CISUC, Department of Informatics Engineering, University of Coimbra, Portugal.
Int J Neural Syst. 2011 Feb;21(1):31-47. doi: 10.1142/S0129065711002638.
The Graphics Processing Unit (GPU) originally designed for rendering graphics and which is difficult to program for other tasks, has since evolved into a device suitable for general-purpose computations. As a result graphics hardware has become progressively more attractive yielding unprecedented performance at a relatively low cost. Thus, it is the ideal candidate to accelerate a wide variety of data parallel tasks in many fields such as in Machine Learning (ML). As problems become more and more demanding, parallel implementations of learning algorithms are crucial for a useful application. In particular, the implementation of Neural Networks (NNs) in GPUs can significantly reduce the long training times during the learning process. In this paper we present a GPU parallel implementation of the Back-Propagation (BP) and Multiple Back-Propagation (MBP) algorithms, and describe the GPU kernels needed for this task. The results obtained on well-known benchmarks show faster training times and improved performances as compared to the implementation in traditional hardware, due to maximized floating-point throughput and memory bandwidth.
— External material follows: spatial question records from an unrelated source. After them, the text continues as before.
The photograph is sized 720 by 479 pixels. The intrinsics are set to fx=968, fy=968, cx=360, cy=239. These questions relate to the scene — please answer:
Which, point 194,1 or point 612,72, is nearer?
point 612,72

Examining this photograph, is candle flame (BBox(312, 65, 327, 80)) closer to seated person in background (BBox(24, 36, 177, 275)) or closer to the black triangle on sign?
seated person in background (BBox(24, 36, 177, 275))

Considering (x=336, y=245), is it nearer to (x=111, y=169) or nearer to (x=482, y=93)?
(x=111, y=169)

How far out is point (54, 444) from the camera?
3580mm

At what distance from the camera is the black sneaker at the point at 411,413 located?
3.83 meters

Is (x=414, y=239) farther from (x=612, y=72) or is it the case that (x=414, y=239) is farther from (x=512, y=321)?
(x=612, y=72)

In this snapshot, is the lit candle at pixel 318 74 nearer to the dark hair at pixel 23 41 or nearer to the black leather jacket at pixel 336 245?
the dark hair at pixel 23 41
Moreover, a preliminary GPU based Autonomous Training System (ATS) is developed which aims at automatically finding high-quality NNs-based solutions for a given problem.
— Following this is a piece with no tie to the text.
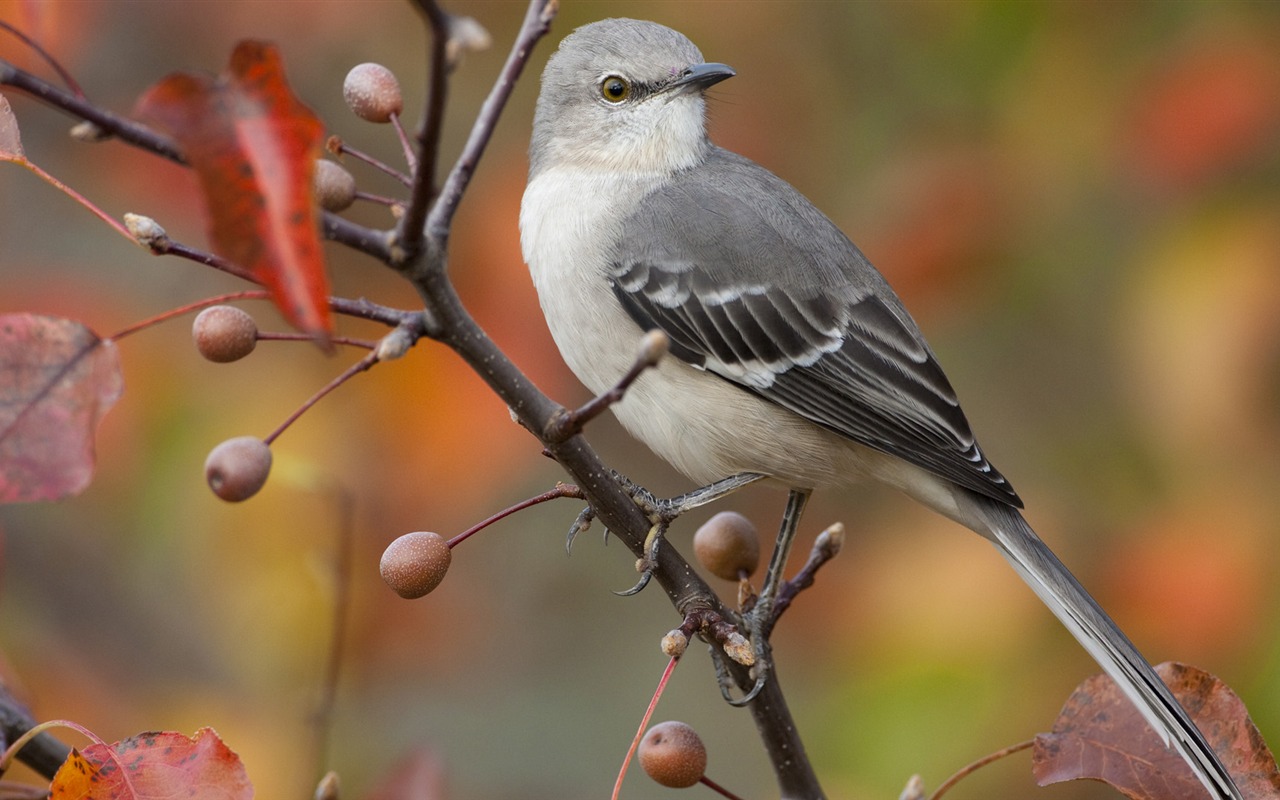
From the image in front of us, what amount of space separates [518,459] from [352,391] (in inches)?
24.0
图形处理单元(GPU)最初是为渲染图形而设计的,很难用于其他任务的编程,但后来演变成了一种适用于通用计算的设备。因此,图形硬件变得越来越有吸引力,以相对较低的成本实现了前所未有的性能。因此,它是加速许多领域(如机器学习(ML))中各种数据并行任务的理想候选者。随着问题变得越来越复杂,学习算法的并行实现对于有用的应用至关重要。特别是,神经网络(NN)在 GPU 上的实现可以显著减少学习过程中的长时间训练。在本文中,我们提出了一种 GPU 并行实现反向传播(BP)和多次反向传播(MBP)算法的方法,并描述了实现此任务所需的 GPU 内核。在著名的基准测试上获得的结果表明,与传统硬件的实现相比,训练时间更快,性能得到了提高,这是由于最大化了浮点吞吐量和内存带宽。此外,还开发了一个初步的基于 GPU 的自主训练系统(ATS),旨在为给定问题自动找到基于高质量神经网络的解决方案。